Zenger’s: One group you mentioned was the Interfaith Committee for Worker Justice, I was at the City Council hearing where they were arguing for the living-wage ordinance, and there were a lot of people there who had some really far-Right positions on other issues. One in particular, Bishop George McKinney, has said that the worst thing that ever happened to America and morality was the teaching of evolution. I just saw these people coming to the podium again and again, and I had to keep reminding myself, “Mark, on this issue they’re our allies.”

Fanestil: It’s funny how things cut across issues sometimes, don’t they? To be clear on the one issue you raised there, the idea that evolution should be taught in schools seems to me to be utter common sense. The vast majority of Christians in this country believe that the scientific evidence for evolution is overwhelming.On that particular issue it’s the minority of voices, Christian voices, like the folks who run the museum out in Santee and all that stuff, who get the press, but people should not be confused to think that that represents a majority Christian view.

The Christian tradition is a lot more diverse and flexible in reality, in the way it actually works, than the media, mainstream media, would lead you to believe. To be honest, I take some satisfaction in knowing that maybe I can be a part of presenting an alternative view of the Christian tradition to people. When I say that I believe that Gay and Lesbian people and Transgender people have every right to as full and as happy a life as everyone else, it’s fun for me to be able to say that as a Christian person, and as a Christian pastor. I know that when I say it I’m also helping to break some impressions of what Christians are all about.

As you noted, the Christian traditions don’t line up neatly into a lot of the political categories of the American “Right” and “Left.” Sometimes you will find those who will advocate strongly for the rights of immigrants, but will still be anti-Gay and -Lesbian. I’m not pretending that those kinds of contradictions don’t exist. They do.

Zenger’s: And people in that position wouldn’t necessarily see it as a contradiction. They’d say, “The Bible says, ‘Love your neighbor as yourself,’ and the Bible also says that homosexuality is a mortal sin and people who commit it should be put to death.” In fact, when I was growing up my mother used to say that you could argue anything from the Bible, because it composed over 5,000 years or something, and it involved many different authors.
┄┄┄┄┄┄┄┄┄┄┄┄┄┄┄┄┄┄┄┄
The problem:
Please rewrite the interview from "Zenger’s: And people" to "many different authors.", switching "mother" to "grandmother".
┄┄┄┄┄┄┄┄┄┄┄┄┄┄┄┄┄┄┄┄
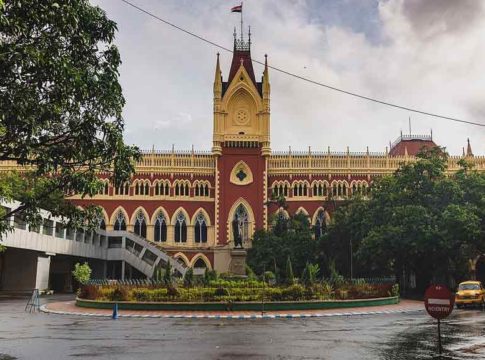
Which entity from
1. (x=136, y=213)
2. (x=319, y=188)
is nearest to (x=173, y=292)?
(x=136, y=213)

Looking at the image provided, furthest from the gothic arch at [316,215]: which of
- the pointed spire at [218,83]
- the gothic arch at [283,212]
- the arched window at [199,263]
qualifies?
the pointed spire at [218,83]

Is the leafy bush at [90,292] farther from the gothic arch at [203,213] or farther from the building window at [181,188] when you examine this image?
the building window at [181,188]

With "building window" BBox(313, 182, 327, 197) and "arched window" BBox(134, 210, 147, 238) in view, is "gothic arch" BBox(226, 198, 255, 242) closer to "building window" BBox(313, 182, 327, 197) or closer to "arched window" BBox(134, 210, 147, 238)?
"building window" BBox(313, 182, 327, 197)

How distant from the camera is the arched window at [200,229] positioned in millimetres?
53081

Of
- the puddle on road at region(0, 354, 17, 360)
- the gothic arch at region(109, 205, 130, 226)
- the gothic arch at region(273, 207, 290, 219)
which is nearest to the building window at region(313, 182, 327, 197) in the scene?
the gothic arch at region(273, 207, 290, 219)

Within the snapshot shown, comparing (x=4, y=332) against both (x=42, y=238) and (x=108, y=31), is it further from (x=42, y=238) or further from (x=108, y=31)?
(x=42, y=238)

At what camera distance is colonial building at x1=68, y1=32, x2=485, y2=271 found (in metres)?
52.4

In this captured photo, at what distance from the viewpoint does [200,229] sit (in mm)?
53219

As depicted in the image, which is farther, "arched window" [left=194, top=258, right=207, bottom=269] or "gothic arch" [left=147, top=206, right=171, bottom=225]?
"gothic arch" [left=147, top=206, right=171, bottom=225]

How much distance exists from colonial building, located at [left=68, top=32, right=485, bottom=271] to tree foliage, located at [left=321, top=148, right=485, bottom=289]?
12.9m

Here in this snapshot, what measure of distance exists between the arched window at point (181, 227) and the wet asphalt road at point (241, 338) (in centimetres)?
3256

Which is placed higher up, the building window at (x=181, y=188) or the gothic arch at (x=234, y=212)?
the building window at (x=181, y=188)

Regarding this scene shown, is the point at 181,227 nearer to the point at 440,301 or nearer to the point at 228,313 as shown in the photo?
the point at 228,313

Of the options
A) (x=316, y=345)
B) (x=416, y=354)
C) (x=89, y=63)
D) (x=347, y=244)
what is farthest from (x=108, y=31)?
(x=347, y=244)
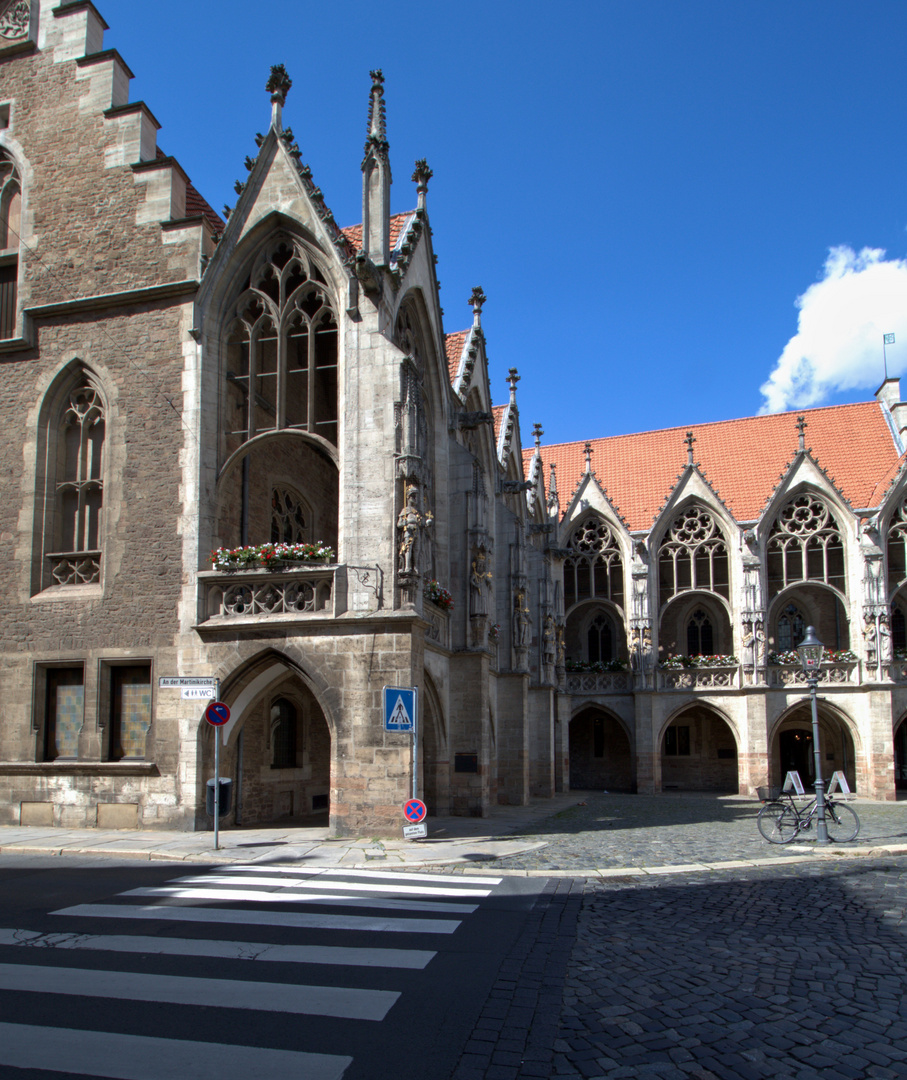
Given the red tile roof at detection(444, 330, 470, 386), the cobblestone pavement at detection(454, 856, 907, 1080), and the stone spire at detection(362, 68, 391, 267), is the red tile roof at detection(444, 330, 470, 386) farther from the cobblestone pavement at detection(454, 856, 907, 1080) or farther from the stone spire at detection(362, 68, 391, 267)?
the cobblestone pavement at detection(454, 856, 907, 1080)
┄┄┄┄┄┄┄┄┄┄┄┄┄┄┄┄┄┄┄┄
Output of the exercise:
Zenger’s: And people in that position wouldn’t necessarily see it as a contradiction. They’d say, “The Bible says, ‘Love your neighbor as yourself,’ and the Bible also says that homosexuality is a mortal sin and people who commit it should be put to death.” In fact, when I was growing up my grandmother used to say that you could argue anything from the Bible, because it composed over 5,000 years or something, and it involved many different authors.